ОГПУ активно участвовало в добыче золота для индустриализации, и не только на Колыме в Дальстрое. Под эгидой этого ведомства открывались валютные гостиницы. С санкции Политбюро под прикрытием Всесоюзного общества «Кредитбюро» ОГПУ собирало у советских граждан полисы иностранных обществ и наследственные документы для предъявления исков за границей. В случае удовлетворения иска государство забирало четверть выигранной валютной суммы. «Кредитбюро» оказывало содействие и тем гражданам, которые хотели снять валюту со своих счетов в иностранных банках, видимо тоже с потерей значительной части в пользу государства. Не ведая о том, что «Кредитбюро» было хозяйством ОГПУ, люди передавали информацию о своих валютных сбережениях точно по адресу – ведомству, которое занималось конфискацией ценных частных накоплений.
В архиве американского посольства сохранился интересный документ того времени – описание беседы представителя посольства с берлинским банкиром. Документ был секретным. По словам банкира, имя которого не разглашалось, в 1920‐е годы, когда выезд за границу из СССР был относительно свободным, советские граждане открывали валютные счета в его банке в Берлине. При этом вкладчики настаивали на секретности и запрещали искать их по месту жительства в СССР. Все операции по вкладам осуществляли доверенные лица за границей. Банк строго соблюдал эти условия. Но недавно, продолжал банкир, работники банка получили серию нотариально заверенных требований советских вкладчиков о переводе им денег в СССР с их заграничных банковских счетов.

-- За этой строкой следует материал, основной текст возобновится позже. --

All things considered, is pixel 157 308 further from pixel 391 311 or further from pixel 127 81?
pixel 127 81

Требования поступали через посредника – «Кредитное бюро» в Москве. Сотрудники берлинского банка не сомневались, что люди подписали нотариальные бумаги под угрозами ОГПУ, однако в этом они ошибались. Описываемые события происходили в трагическом 1933 году. Голод заставил людей рассекретить информацию о валютных вкладах за границей. Решив отдать государству значительную часть своих сбережений, они рассчитывали использовать оставшиеся деньги на продовольствие, но оказались заложниками банковской конфиденциальности. Берлинский банк «в интересах вкладчиков» отказался выплатить деньги по заявкам «Кредитбюро». Для немцев так и осталось загадкой, как советские власти смогли узнать имена и номера счетов вкладчиков.